Rejoice in the Lord always; again I will say, rejoice. 5 Let your reasonableness be known to everyone. The Lord is at hand; 6 do not be anxious about anything, but in everything by prayer and supplication with thanksgiving let your requests be made known to God. 7 And the peace of God, which surpasses all understanding, will guard your hearts and your minds in Christ Jesus.
Recently a number of people I know and love have experienced losses and challenges. One lost an elderly mother. Another a middle age friend. Another struggles with her sister’s extreme mental illness and drug addiction. Friends had an emergency room scare with their son. Under such circumstances it would seem difficult to rejoice.
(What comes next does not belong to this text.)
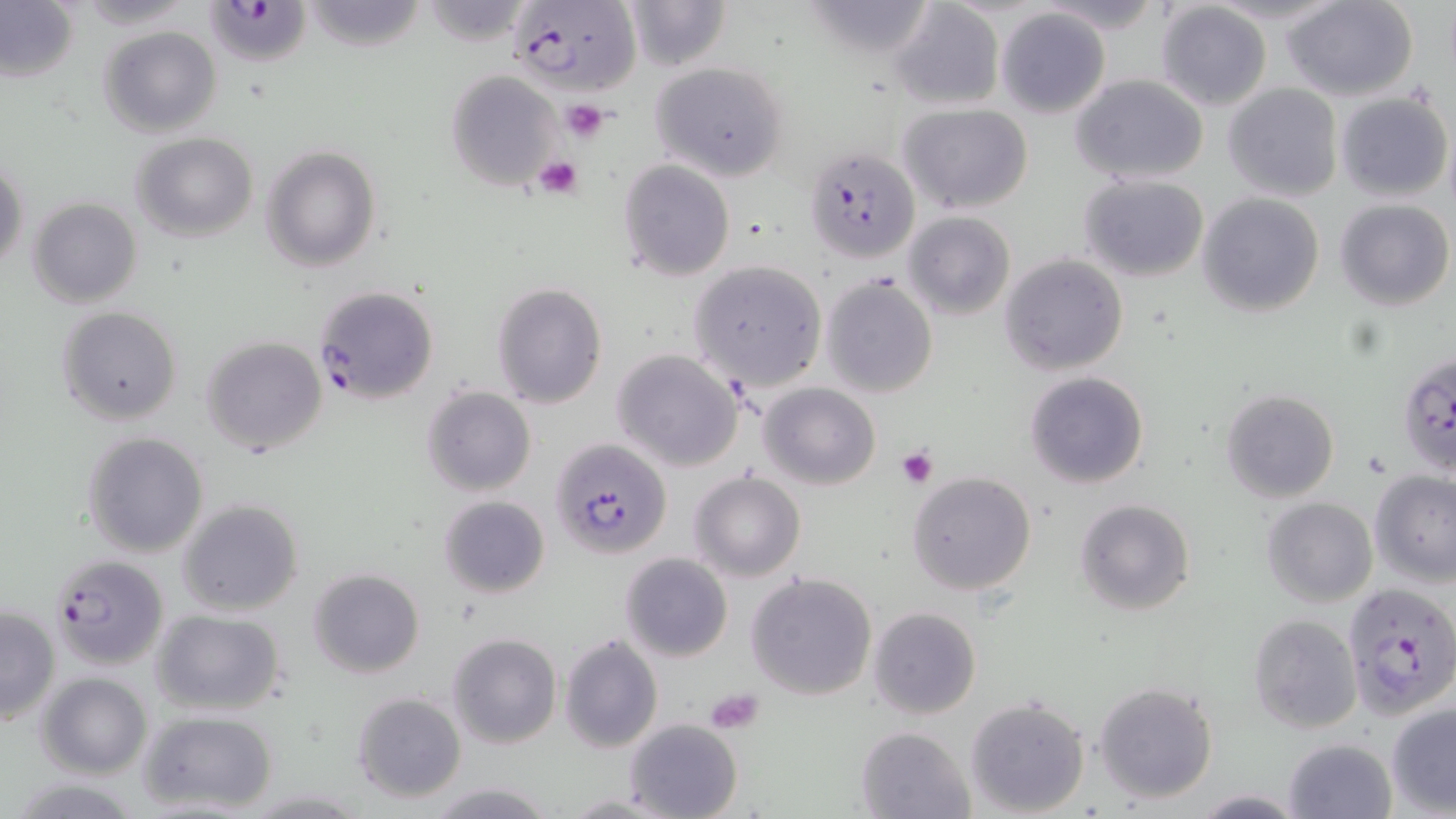

Plasmodium falciparum.

Approximate bounding boxes as (x1, y1, x2, y2) in pixels. Uninfected red blood cell locations: (624, 0, 731, 71), (1284, 0, 1419, 102), (301, 1, 428, 51), (799, 1, 939, 61), (889, 2, 1005, 111), (1155, 2, 1271, 112), (0, 3, 79, 83), (995, 8, 1111, 119), (98, 26, 222, 137), (650, 62, 789, 181), (444, 70, 561, 193), (1070, 75, 1208, 186), (1223, 82, 1344, 201), (1336, 91, 1451, 202), (900, 103, 1033, 214), (130, 132, 258, 241), (262, 145, 380, 273), (1, 156, 28, 276), (617, 158, 736, 281), (1079, 174, 1209, 281), (1197, 192, 1324, 316), (28, 196, 143, 307), (1336, 198, 1453, 310), (904, 211, 1015, 321), (1000, 255, 1128, 374), (687, 260, 828, 392), (822, 275, 939, 397), (492, 281, 606, 407), (58, 306, 182, 426), (202, 336, 327, 456), (612, 348, 744, 472), (1025, 372, 1150, 490), (760, 382, 879, 490), (422, 385, 536, 496), (1221, 388, 1339, 501), (82, 432, 207, 558), (690, 470, 805, 582), (1371, 470, 1456, 585), (907, 471, 1037, 595), (438, 495, 551, 600), (1262, 497, 1378, 606), (177, 498, 304, 616), (1075, 499, 1196, 617), (620, 552, 733, 662), (308, 568, 426, 679), (746, 572, 878, 700), (0, 605, 60, 725), (868, 607, 980, 719), (150, 609, 288, 718), (1249, 615, 1362, 733), (447, 633, 561, 748), (560, 634, 663, 753), (36, 671, 153, 779), (1093, 681, 1218, 804), (352, 691, 467, 803), (964, 694, 1091, 817), (1386, 703, 1456, 815), (136, 709, 280, 815), (625, 719, 744, 819), (856, 725, 976, 818), (1285, 737, 1395, 818), (1, 777, 150, 818), (426, 782, 558, 818), (242, 788, 373, 817), (1191, 791, 1308, 818), (561, 794, 669, 817). Platelet locations: (563, 100, 610, 143), (534, 154, 584, 199), (896, 446, 938, 488), (705, 687, 765, 734). Plasmodium falciparum-infected red blood cell locations: (205, 0, 319, 68), (508, 0, 642, 97), (805, 144, 919, 263), (312, 284, 438, 406), (1397, 354, 1456, 482), (551, 438, 671, 559), (49, 553, 169, 671), (1342, 582, 1456, 717). Thin blood film. Optical microscopy. Captured at 1000x magnification. May-Grünwald-Giemsa-stained preparation. Image is 1456×819 pixels. Single field of view.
How am I to rejoice in such circumstances?
There’s the key: our calling as Christians is to rejoice “in the Lord.” That can happen in the midst of all circumstances. We are called to “give thanks in all circumstances” (1 Thessalonians 5:16-18). But our joy is not to be tied to circumstances, but to our relationship with our Lord. In his presence, goodness, faithfulness, and gift of eternal salvation we find true joy. Those aspects of the life of the believer never change.
That is also shown in the invitation in these verses: we are to pray about anything and everything. Rather than worrying about anything, we are to pray about everything on our hearts. This is a blank check; “anything” and “everything” are superlatives. These two words throw open the windows of heaven so that we may voice our prayers with confidence that God will hear and answer.
This knowledge will guard our hearts from feelings of anxiety, anger, bitterness and despair. An intentional expression of joy toward God will bring a peace that we can never manufacture by the greatest efforts of positive thinking. It’s more than the human mind can do. Jesus’ greeting on that first Easter is more than a greeting; it is a gift, “Peace.” That is a gift for which we may rejoice eternally.